It is funny that government statistics show less than 20% of Filipinos below the poverty line. Last August 2022, the Philippine Statistics Authority reported that 18.1% lived below the poverty line. Yet, government aid keeps targeting half of the Filipino families. I am no longer surprised that most Filipinos do not complain about hunger, food poverty, or unbelievable poverty statistics. Anyway, the aid keeps coming, and the national debt keeps climbing.

The running total of our national debt when the Duterte administration began its regime, stood at 6 trillion pesos. When the Duterte administration turned over the reins to Marcos, Jr., the running total shot up to 13 trillion pesos, or more than doubled in 6 years. The aid to most Filipinos continued, as did the popularity and approval ratings. This is a neat combination – keep borrowing, let the next generations pay, and keep subsidies going to keep the ratings up.

The Philippines will never be an industrial nation, never. A food-poor people never build an industrial nation. There was a time in the 60s when Singapore had vestiges of being a poor country, having hardly any natural resources except one – the Singaporean people and the Singaporean leadership. Singaporeans were determined to lead simple lives and worked hard to follow their vision. Lee Kuan Yew had the vision and the character to lead without succumbing to greed along the way.

I propose a Food Investment Fund, a simple medium-term vision to eliminate hunger and food poverty, and five years to bring down food poverty to below 5%. This Food Investment Fund will spark and fund all sorts of food production programs by the people themselves, separate from traditional DA programs.

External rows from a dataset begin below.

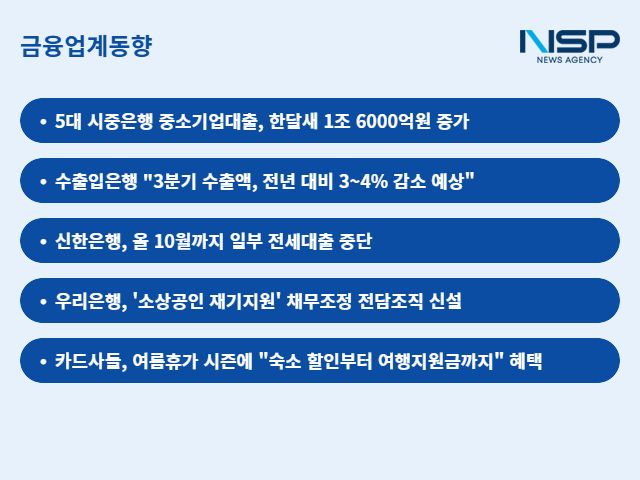 금융업계동향

NSP
NEWS AGENCY

• 5대 시중은행 중소기업대출, 한달새 1조 6000억원 증가

• 수출입은행 "3분기 수출액, 전년 대비 3~4% 감소 예상"

• 신한은행, 올 10월까지 일부 전세대출 중단

• 우리은행, '소상공인 재기지원' 채무조정 전담조직 신설

• 카드사들, 여름휴가 시즌에 "숙소 할인부터 여행지원금까지" 혜택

Singapore imports more than 90% of its food but only a minimal percentage experience food poverty, and never for long. Only 1% of its land is dedicated to agriculture. The Philippines is an agricultural country. Yet, our poverty, food and otherwise, is enduring and stagnant – meaning its victims are born into poverty, die there, then leave it as a legacy to their descendants. No vision, no leadership, no role models to lead the people.

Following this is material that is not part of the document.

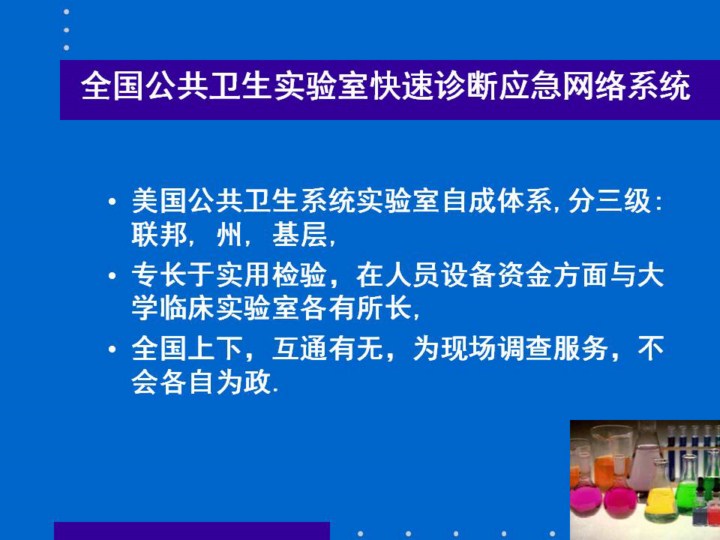 全国公共卫生实验室快速诊断应急网络系统

• 美国公共卫生系统实验室自成体系, 分三级: 联邦, 州, 基层,

• 专长于实用检验，在人员设备资金方面与大学临床实验室各有所长,

• 全国上下，互通有无，为现场调查服务，不会各自为政.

Our leaders are proud to initiate the Maharlika Investment Fund as though we are Maharlikans. We are not the traditional lower warrior class because we have a majority mendicant class, nor what twisted romantics try to portray as the royalty or nobility class. We are food-poor, food-threatened people. Our investment should be centered on food until there is no more food poverty or fear of hunger.

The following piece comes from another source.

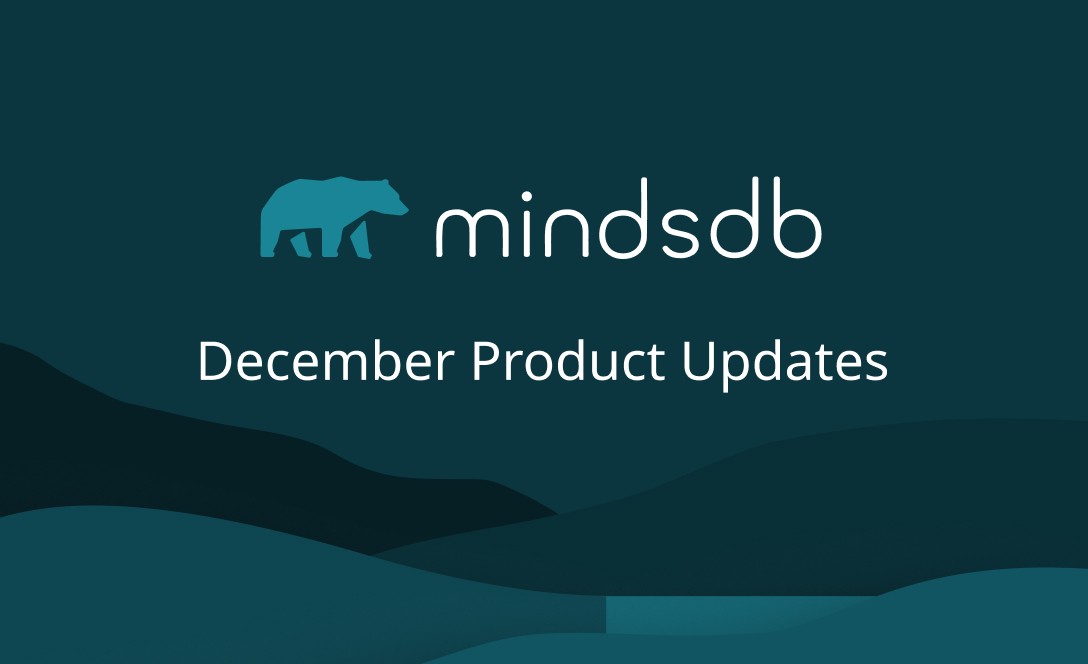 mindsdb

December Product Updates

I propose a Food Investment Fund, a simple medium-term vision to eliminate hunger and food poverty, and five years to bring down food poverty to below 5%. This Food Investment Fund will spark and fund all sorts of food production programs by the people themselves, separate from traditional DA programs. Then, let us think of a Maharlika Investment Fund when we deserve to be a proud nation that cares for its food-poor people.

The exception, or what might be the imaginary royal or nobility class in the Philippines, cannot dictate any longer what progress looks like. We cannot continue to plan for the exception, and that is the minority, 26%, who are not concerned about their food needs. Not that they are incapable of lofty visions, but they are incapable of caring for the majority poor in the one Filipino family we belong to.

Progress must take the first definition for the majority of Filipinos, and that definition is food-secure. Any people whose first and foremost concern remains food for the family cannot think further than their supply in the kitchen – or their brief escapist moments with entertainment, drama, and personalities.

The Filipino rich and powerful, the royals and elite of Philippine society, have had enough time to nurture, develop, and empower the majority. They have failed. Perhaps, they never wanted to. Kindlier, perhaps, they do not know how to stoop to where there is little or no food.

The government is supposed to be the big brother for the weak and the majority, the big brother in heart and mind, the big brother in plans and programs, big brother in operations and protection. The government is supposed to draw the more vital part of society to pull up the rest because nearly all the wealth is in the hands of the wealthy minority.

It is not enough for the rich to pay their share. Not paying their share is a crime. It is their duty, instead, to lend their advanced resources, knowledge, and global networks to work for those left behind. After all, they made their billions off the people and the land.

Even Spiderman knew enough to understand that with great power comes great responsibility. Hear, dear government; Spiderman was speaking to you, too.